(Saved data entries)
↓
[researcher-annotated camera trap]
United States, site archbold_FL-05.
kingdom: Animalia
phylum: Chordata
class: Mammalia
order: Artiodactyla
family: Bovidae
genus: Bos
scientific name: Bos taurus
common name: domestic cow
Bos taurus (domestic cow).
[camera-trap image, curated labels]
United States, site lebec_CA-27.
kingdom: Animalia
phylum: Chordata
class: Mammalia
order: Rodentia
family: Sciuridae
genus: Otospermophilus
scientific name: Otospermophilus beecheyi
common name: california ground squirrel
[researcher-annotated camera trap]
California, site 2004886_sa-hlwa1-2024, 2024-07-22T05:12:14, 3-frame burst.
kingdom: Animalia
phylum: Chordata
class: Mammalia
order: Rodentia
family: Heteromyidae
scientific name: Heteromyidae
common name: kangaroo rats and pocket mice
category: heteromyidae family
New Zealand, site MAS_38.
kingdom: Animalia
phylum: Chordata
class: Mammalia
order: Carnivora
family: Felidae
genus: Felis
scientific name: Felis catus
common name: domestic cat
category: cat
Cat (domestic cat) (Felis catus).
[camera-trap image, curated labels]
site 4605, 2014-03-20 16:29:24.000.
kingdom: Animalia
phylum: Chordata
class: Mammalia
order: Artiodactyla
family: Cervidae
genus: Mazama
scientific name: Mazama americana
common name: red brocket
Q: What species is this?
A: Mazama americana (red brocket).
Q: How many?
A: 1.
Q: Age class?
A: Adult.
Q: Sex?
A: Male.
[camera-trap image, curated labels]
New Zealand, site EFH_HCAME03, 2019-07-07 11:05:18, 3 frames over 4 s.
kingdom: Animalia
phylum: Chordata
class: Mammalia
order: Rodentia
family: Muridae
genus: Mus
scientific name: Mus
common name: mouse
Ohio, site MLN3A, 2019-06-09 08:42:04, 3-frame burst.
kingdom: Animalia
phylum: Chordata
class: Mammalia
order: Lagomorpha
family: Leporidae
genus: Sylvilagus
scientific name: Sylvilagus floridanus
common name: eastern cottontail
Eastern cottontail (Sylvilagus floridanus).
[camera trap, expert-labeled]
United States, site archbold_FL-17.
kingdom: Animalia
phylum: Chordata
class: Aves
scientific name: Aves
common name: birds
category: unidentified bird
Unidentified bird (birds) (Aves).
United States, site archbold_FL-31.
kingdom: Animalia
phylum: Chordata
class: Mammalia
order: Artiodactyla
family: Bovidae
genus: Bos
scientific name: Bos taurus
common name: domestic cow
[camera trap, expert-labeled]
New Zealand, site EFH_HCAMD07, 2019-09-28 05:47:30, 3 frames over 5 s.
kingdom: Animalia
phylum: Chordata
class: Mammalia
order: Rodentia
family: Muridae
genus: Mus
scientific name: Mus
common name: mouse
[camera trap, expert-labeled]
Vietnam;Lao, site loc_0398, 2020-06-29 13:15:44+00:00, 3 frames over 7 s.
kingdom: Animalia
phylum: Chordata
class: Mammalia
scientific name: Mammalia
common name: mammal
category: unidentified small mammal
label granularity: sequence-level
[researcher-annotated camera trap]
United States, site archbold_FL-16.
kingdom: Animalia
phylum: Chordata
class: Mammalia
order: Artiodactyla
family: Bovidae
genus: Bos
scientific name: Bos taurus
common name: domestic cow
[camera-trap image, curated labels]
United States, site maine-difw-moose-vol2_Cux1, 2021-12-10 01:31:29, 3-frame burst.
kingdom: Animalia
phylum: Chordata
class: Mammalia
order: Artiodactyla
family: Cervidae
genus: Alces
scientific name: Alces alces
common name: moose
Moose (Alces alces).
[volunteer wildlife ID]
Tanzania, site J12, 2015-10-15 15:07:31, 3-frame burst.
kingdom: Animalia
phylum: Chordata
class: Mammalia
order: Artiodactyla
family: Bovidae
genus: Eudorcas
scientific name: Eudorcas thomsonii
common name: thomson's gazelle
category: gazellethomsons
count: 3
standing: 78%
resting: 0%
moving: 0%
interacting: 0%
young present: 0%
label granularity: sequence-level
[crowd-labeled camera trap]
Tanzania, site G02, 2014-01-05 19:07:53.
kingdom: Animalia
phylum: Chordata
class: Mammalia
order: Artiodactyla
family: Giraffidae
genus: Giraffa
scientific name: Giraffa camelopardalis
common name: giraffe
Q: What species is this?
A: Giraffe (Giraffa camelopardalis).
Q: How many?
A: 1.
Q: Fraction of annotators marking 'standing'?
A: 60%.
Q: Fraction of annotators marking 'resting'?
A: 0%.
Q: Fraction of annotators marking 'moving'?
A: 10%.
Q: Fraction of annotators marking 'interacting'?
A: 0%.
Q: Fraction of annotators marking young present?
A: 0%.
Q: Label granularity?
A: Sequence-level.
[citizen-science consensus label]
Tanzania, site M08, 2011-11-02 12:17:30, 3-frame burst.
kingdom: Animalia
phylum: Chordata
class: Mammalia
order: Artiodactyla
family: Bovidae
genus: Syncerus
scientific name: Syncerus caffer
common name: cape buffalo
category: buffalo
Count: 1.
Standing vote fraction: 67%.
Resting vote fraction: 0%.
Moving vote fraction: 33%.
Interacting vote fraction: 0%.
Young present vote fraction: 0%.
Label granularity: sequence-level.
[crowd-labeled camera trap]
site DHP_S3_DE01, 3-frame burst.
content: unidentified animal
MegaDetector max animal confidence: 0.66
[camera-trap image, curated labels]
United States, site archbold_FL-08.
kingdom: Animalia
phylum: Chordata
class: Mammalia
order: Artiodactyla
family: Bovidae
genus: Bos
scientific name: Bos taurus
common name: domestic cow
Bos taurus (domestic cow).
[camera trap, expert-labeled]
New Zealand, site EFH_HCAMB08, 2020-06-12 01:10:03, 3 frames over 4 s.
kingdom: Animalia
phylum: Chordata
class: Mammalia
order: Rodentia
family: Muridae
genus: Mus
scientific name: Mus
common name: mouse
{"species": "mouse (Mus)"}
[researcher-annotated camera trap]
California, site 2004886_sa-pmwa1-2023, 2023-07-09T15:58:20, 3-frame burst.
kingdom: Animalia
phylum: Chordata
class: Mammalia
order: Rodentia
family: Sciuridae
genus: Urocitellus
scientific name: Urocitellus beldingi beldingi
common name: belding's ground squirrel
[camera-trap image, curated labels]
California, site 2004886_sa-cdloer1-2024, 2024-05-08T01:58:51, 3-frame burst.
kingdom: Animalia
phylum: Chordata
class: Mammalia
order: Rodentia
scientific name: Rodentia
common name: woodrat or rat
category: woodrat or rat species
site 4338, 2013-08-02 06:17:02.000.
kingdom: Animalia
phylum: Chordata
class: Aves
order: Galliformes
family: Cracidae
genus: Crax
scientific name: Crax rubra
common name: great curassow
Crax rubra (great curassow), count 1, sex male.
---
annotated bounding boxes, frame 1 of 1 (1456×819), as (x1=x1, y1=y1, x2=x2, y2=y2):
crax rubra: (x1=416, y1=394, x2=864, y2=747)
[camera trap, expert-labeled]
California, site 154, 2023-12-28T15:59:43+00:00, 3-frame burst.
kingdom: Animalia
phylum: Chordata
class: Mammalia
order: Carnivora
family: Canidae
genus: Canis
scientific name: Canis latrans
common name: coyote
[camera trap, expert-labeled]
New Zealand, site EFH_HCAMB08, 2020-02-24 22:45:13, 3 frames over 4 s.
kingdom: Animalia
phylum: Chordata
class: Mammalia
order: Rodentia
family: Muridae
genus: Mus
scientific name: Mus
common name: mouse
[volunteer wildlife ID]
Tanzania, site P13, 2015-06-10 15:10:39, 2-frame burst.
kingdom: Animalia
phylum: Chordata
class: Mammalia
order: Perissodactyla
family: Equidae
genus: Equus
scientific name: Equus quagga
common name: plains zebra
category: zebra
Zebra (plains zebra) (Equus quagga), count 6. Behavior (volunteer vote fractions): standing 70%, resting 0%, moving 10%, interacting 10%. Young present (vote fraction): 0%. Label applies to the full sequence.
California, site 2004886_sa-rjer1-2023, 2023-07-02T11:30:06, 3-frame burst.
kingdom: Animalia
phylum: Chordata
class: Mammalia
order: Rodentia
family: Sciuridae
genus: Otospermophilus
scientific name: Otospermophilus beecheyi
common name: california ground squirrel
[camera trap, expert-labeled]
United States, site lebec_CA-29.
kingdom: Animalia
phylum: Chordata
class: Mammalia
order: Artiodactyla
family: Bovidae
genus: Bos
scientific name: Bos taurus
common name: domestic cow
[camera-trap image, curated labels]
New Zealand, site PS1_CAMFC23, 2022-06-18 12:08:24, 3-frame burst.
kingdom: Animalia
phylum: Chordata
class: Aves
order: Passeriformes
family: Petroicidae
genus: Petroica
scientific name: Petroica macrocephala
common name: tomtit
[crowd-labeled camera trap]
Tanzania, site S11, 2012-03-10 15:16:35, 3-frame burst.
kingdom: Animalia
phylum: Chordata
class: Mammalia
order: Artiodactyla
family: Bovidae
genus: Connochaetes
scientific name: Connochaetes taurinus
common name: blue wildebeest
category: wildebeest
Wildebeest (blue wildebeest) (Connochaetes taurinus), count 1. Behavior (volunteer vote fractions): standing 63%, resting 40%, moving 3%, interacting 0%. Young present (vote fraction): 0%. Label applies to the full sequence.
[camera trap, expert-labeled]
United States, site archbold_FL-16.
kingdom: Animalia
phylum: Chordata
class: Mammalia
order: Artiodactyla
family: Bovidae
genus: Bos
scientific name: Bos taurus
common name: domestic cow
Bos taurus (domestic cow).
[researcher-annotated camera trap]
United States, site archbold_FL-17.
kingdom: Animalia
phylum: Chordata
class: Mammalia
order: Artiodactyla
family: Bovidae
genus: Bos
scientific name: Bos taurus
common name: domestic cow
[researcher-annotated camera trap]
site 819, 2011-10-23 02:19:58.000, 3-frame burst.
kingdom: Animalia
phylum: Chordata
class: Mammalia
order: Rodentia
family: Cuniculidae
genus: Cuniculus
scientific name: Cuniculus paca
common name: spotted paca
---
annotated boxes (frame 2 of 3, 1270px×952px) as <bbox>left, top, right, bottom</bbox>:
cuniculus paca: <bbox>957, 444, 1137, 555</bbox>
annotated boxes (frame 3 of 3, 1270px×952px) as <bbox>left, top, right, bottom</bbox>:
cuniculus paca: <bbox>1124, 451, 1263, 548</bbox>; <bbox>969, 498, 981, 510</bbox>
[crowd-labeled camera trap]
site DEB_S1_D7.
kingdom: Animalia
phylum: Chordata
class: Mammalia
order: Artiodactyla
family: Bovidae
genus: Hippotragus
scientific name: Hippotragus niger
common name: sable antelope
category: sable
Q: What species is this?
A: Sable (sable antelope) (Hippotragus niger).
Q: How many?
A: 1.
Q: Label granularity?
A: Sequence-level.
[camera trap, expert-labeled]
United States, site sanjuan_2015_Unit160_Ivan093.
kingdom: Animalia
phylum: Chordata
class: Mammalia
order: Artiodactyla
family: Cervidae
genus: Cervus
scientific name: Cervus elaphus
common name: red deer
↑
WHAT IS REQUIRED:
Above are the records; from them, give again exactly the lines from the one containing "common name: eastern cottontail" through the one containing "young present: 0%", both included.

ANSWER SPACE:
common name: eastern cottontail
Eastern cottontail (Sylvilagus floridanus).
[camera trap, expert-labeled]
United States, site archbold_FL-17.
kingdom: Animalia
phylum: Chordata
class: Aves
scientific name: Aves
common name: birds
category: unidentified bird
Unidentified bird (birds) (Aves).
United States, site archbold_FL-31.
kingdom: Animalia
phylum: Chordata
class: Mammalia
order: Artiodactyla
family: Bovidae
genus: Bos
scientific name: Bos taurus
common name: domestic cow
[camera trap, expert-labeled]
New Zealand, site EFH_HCAMD07, 2019-09-28 05:47:30, 3 frames over 5 s.
kingdom: Animalia
phylum: Chordata
class: Mammalia
order: Rodentia
family: Muridae
genus: Mus
scientific name: Mus
common name: mouse
[camera trap, expert-labeled]
Vietnam;Lao, site loc_0398, 2020-06-29 13:15:44+00:00, 3 frames over 7 s.
kingdom: Animalia
phylum: Chordata
class: Mammalia
scientific name: Mammalia
common name: mammal
category: unidentified small mammal
label granularity: sequence-level
[researcher-annotated camera trap]
United States, site archbold_FL-16.
kingdom: Animalia
phylum: Chordata
class: Mammalia
order: Artiodactyla
family: Bovidae
genus: Bos
scientific name: Bos taurus
common name: domestic cow
[camera-trap image, curated labels]
United States, site maine-difw-moose-vol2_Cux1, 2021-12-10 01:31:29, 3-frame burst.
kingdom: Animalia
phylum: Chordata
class: Mammalia
order: Artiodactyla
family: Cervidae
genus: Alces
scientific name: Alces alces
common name: moose
Moose (Alces alces).
[volunteer wildlife ID]
Tanzania, site J12, 2015-10-15 15:07:31, 3-frame burst.
kingdom: Animalia
phylum: Chordata
class: Mammalia
order: Artiodactyla
family: Bovidae
genus: Eudorcas
scientific name: Eudorcas thomsonii
common name: thomson's gazelle
category: gazellethomsons
count: 3
standing: 78%
resting: 0%
moving: 0%
interacting: 0%
young present: 0%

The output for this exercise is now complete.